The premium bonus also deserves a careful read. The 22% figure is large, but the first 10 years include a recapture provision if the ADL or PlanGap benefit is elected. The 2% component is described as a special bonus subject to modification or discontinuation. Neither of those features makes the bonus a bad deal, but they mean the bonus is not simply additive value without conditions.
Product snapshot
| Feature | Details |
|---|---|
| Product Type | Fixed Indexed Annuity |
| Surrender Period | 10 years |
| Issue Ages | 40-79 |
| Minimum Premium | $25,000 |
| Indices | S&P 500, S&P 500 Distance Stabilizer Index, S&P PRISM, Loomis Sayles Managed Futures 2 Index, NYSE GEARS Index, Research Affiliates Global Multi-Asset Index |
| Crediting Methods | Fixed rate, Annual point-to-point with participation rate, Annual point-to-point with cap rate, Two-year point-to-point with participation rate, Performance Strategy Ladder |
| Free Withdrawal | 7% of beginning-of-year accumulation value annually after year 2, penalty-free |
| MGSV | 87.5% of premiums at 1-3% based on state variations |
| Death Benefit | Greater of: (1) Account Value plus appreciation-to-date, OR (2) Minimum Guaranteed Surrender Value |
| Income Rider | Built-in |
| Income Rider Fee | 1.20% - 1.45% annually |
| Premium Bonus | 22% (includes 2% premium bonus special, subject to modification or discontinuation) |
| Availability | Enhanced Payout Benefit not available in Ohio; Nursing Home Waiver not available in California; State variations affect surrender charge schedules and certain riders |
Carrier snapshot
Legal Entity: North American Company for Life and Health Insurance
Parent: Sammons Financial Group
A.M. Best Rating: A+
Final take
Secure Horizon Plus is a strong fit for the buyer who is truly deploying long-term retirement money and wants a large premium boost, built-in income, and some care-cost coverage in one contract. The 22% bonus is one of the larger ones available in the FIA market, and the 150% benefit base crediting gives the income side meaningful compounding potential over a long deferral period.

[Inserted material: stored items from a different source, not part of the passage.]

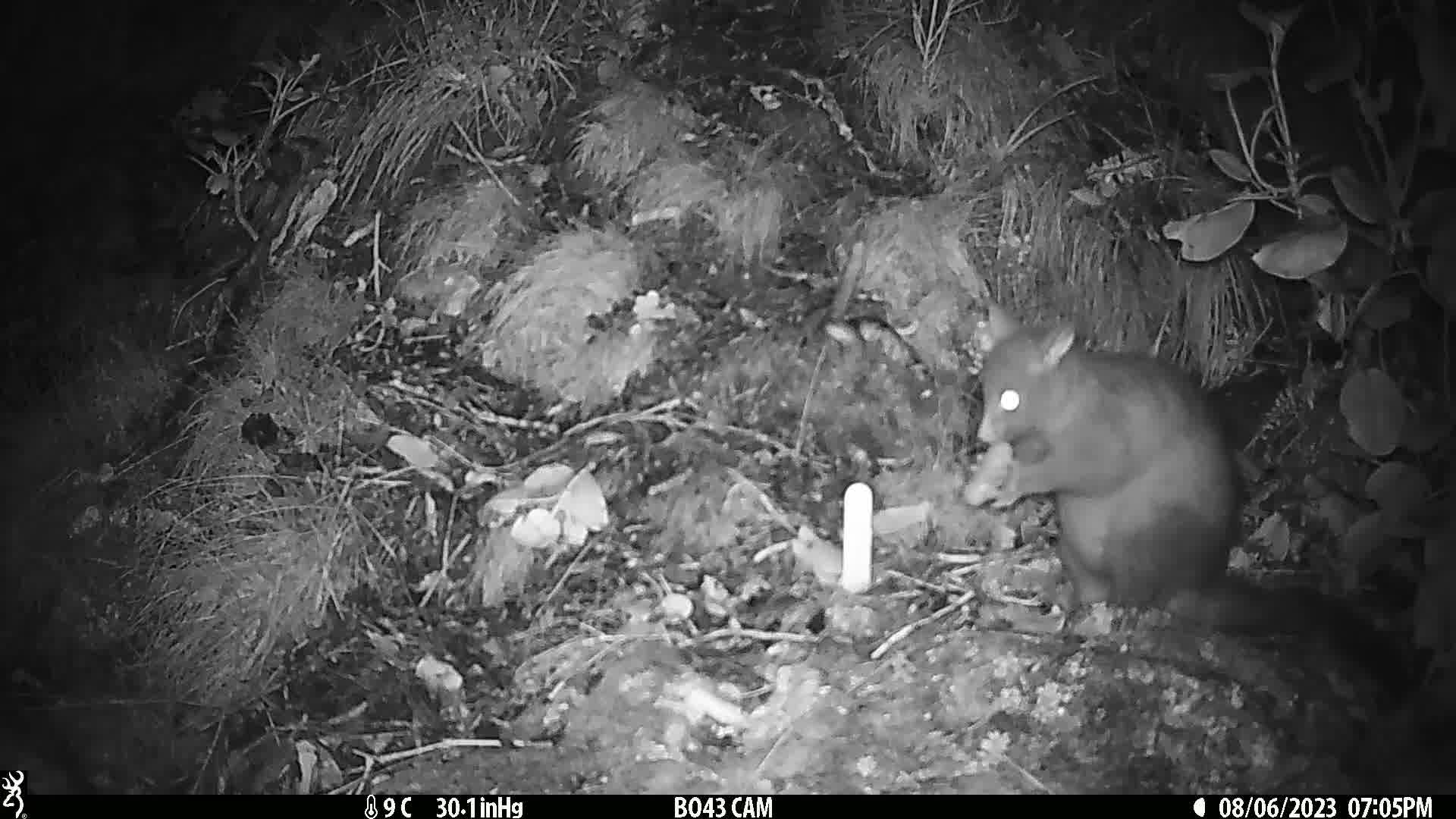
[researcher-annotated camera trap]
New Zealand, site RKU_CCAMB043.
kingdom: Animalia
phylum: Chordata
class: Mammalia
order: Diprotodontia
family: Phalangeridae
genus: Trichosurus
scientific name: Trichosurus vulpecula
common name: common brushtail possum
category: possum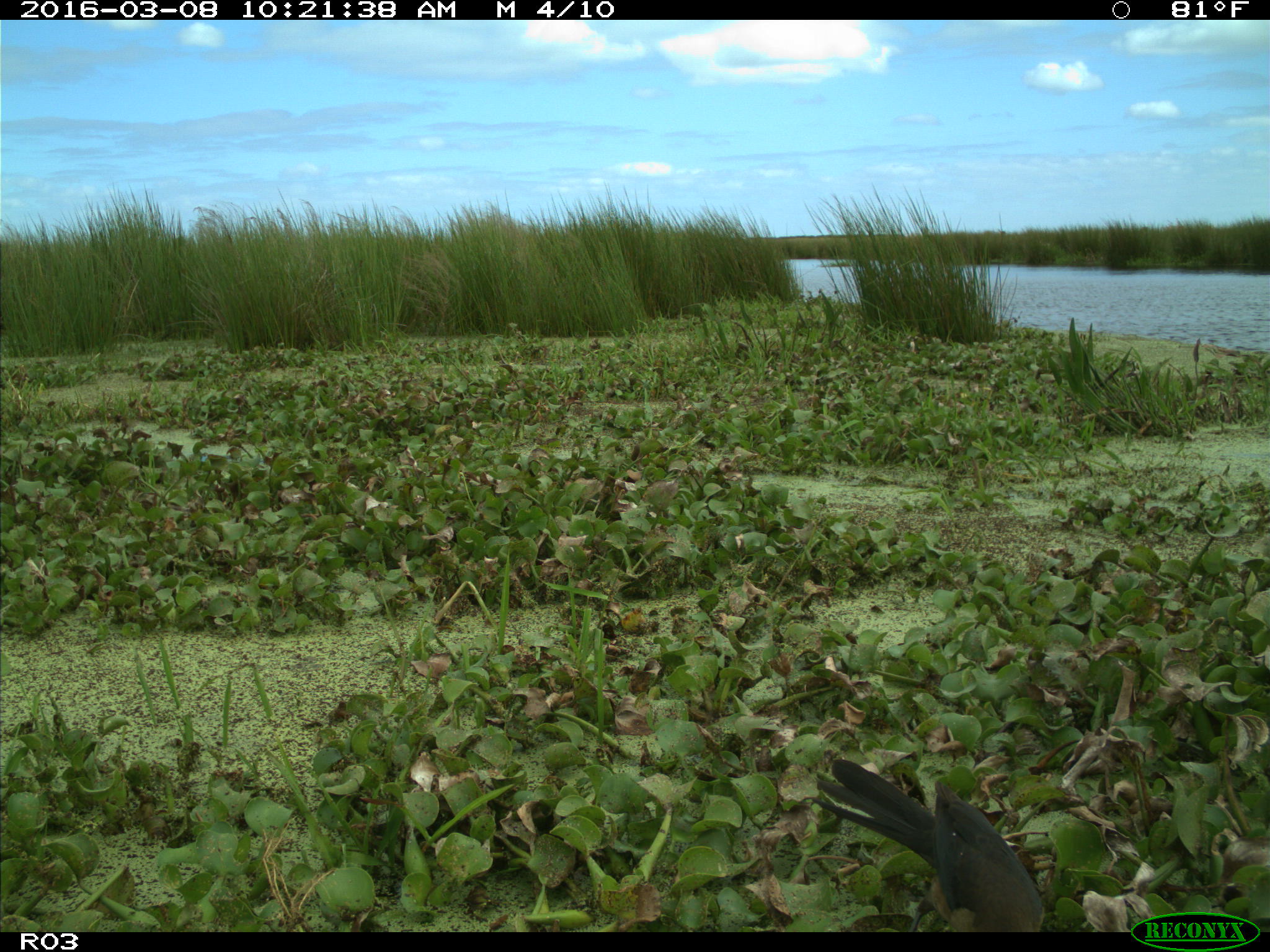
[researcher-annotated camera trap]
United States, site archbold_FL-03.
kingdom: Animalia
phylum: Chordata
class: Aves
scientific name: Aves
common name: birds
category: unidentified bird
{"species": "unidentified bird (birds) (Aves)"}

The cautions are real. This is a 10-year contract. The rider fee is on the higher end, the MVA adds interest-rate risk to early surrenders, and free withdrawals do not begin until year 2. For buyers who may need liquidity in the near term, or who are primarily chasing accumulation rather than income, there are better-structured alternatives. But for the buyer this product is designed for — someone rolling over a lump sum into long-term income planning — it delivers a compelling combination of features.